[SPARK-53848] Add ability to support Alpha family in Theta Aggregates #52551

karuppayya · 2025-10-08T21:50:19Z

What changes were proposed in this pull request?

Adding ability to use ALPHA family for Theta Sketch

Why are the changes needed?

Theta sketch aggregate currently supports only quick select.
Consumers like Iceberg will benefit from the sketch aggregate if has the ability to use ALPHA family
Iceberg specification to use ALPHA sketches
Custom implementation of theta sketch aggregates in Iceberg that can be replaced with Spark Theta aggregates

Does this PR introduce any user-facing change?

No

How was this patch tested?

Unit tests

Was this patch authored or co-authored using generative AI tooling?

No

karuppayya · 2025-10-10T14:23:14Z

@cboumalh @mkaravel @dtenedor @cloud-fan Can you help review?
cc: @aokolnychyi @huaxingao

cboumalh · 2025-10-10T16:39:01Z

Hi @karuppayya. Thanks for the effort here. Is the goal to deprecate the aggregation implementation you linked above and call the one from here directly in the Iceberg code?

karuppayya · 2025-10-10T16:43:33Z

Yes, that's right. The goal is to deprecate the custom aggregation implementation(which was done since Spark didnt have the ability then) and have Iceberg call Spark's Theta aggregate/estimate functions directly.
I used Iceberg as a concrete example which could use this functionality when it becomes available, but this change will benefit consumers/users in general.

cboumalh · 2025-10-10T16:56:23Z

I see that makes sense. Just want to point out if the only need for iceberg is approximating count, Spark's HLL can achieve it at similar speeds (though not as fast) with a much smaller memory footprint. How would this work for your case?

karuppayya · 2025-10-10T17:10:53Z

The selection of Alpha family sketch comes from the Iceberg Specification for NDV stats.
Changing this would break the interoperability guarantee that Iceberg provides across engines like Spark, Trino, and Flink.
I took Iceberg as an example, but having the flexibility in choosing the skecth family will benefit users in general.

cboumalh · 2025-10-10T17:19:19Z

Sounds good thank you, and yes for superior update speeds, the Alpha family is beneficial to users. I will review on my end, but don't have any write permissions. Thanks again for the info!

common/utils/src/main/resources/error/error-conditions.json

sql/catalyst/src/main/scala/org/apache/spark/sql/catalyst/util/ThetaSketchUtils.scala

...main/scala/org/apache/spark/sql/catalyst/expressions/aggregate/thetasketchesAggregates.scala

cboumalh · 2025-10-10T20:50:14Z

sql/api/src/main/scala/org/apache/spark/sql/functions.scala

+   * @since 4.1.0
+   */
+  def theta_sketch_agg(e: Column, family: String): Column =
+    theta_sketch_agg(e, 12, family)


The hardcoded 12 matches the Catalyst default, so behaviorally it’s fine. Still, duplicating an internal default in the public layer is a bit awkward .We could consider making this explicit (functions above preferred) or defining a local constant for clarity.
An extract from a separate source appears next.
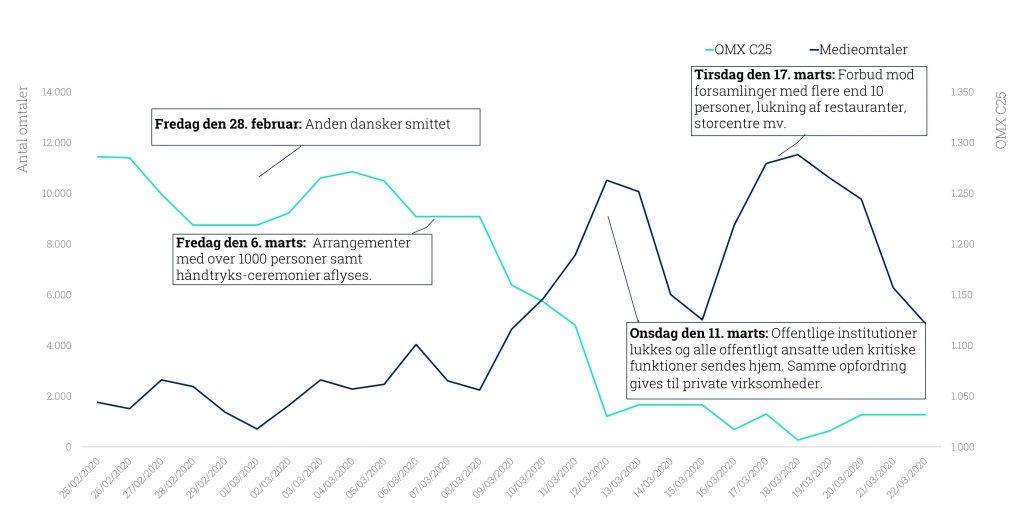 Sammenhæng mellem medieomtaler af COVID-19 og aktiekursen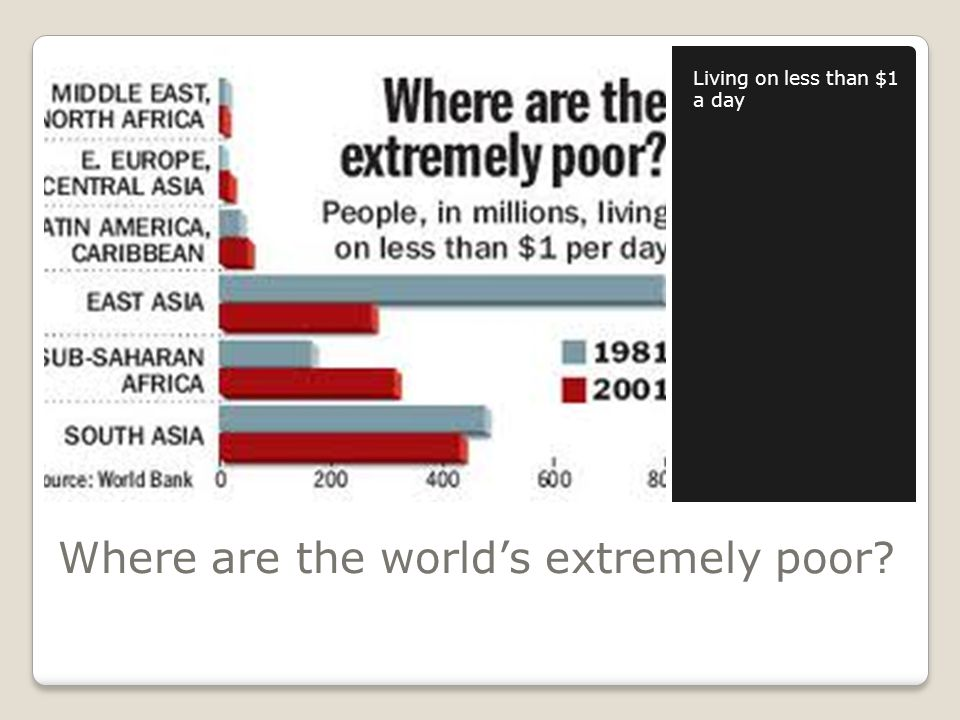 Where are the world's extremely poor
Yeah, I gave some thoughts on this before adding it here. Ideally the resolution to use 12 for logNomEntries should be in ThetaSketchAgg.
ie to say if I just pass the column and family, the logNomEntries gets defaulted in the ThetaSketchAgg.

But,
FunctionRegistry selects the constructor based on the number of expressions. I cannot add a second constructor with same signature as this .
So i decided to default in functions.scala. I also didnt see similar pattern in a different function, so i am not very sure either.
Referencing a local constant in this class also seemed a bit weird, since that would be very specific.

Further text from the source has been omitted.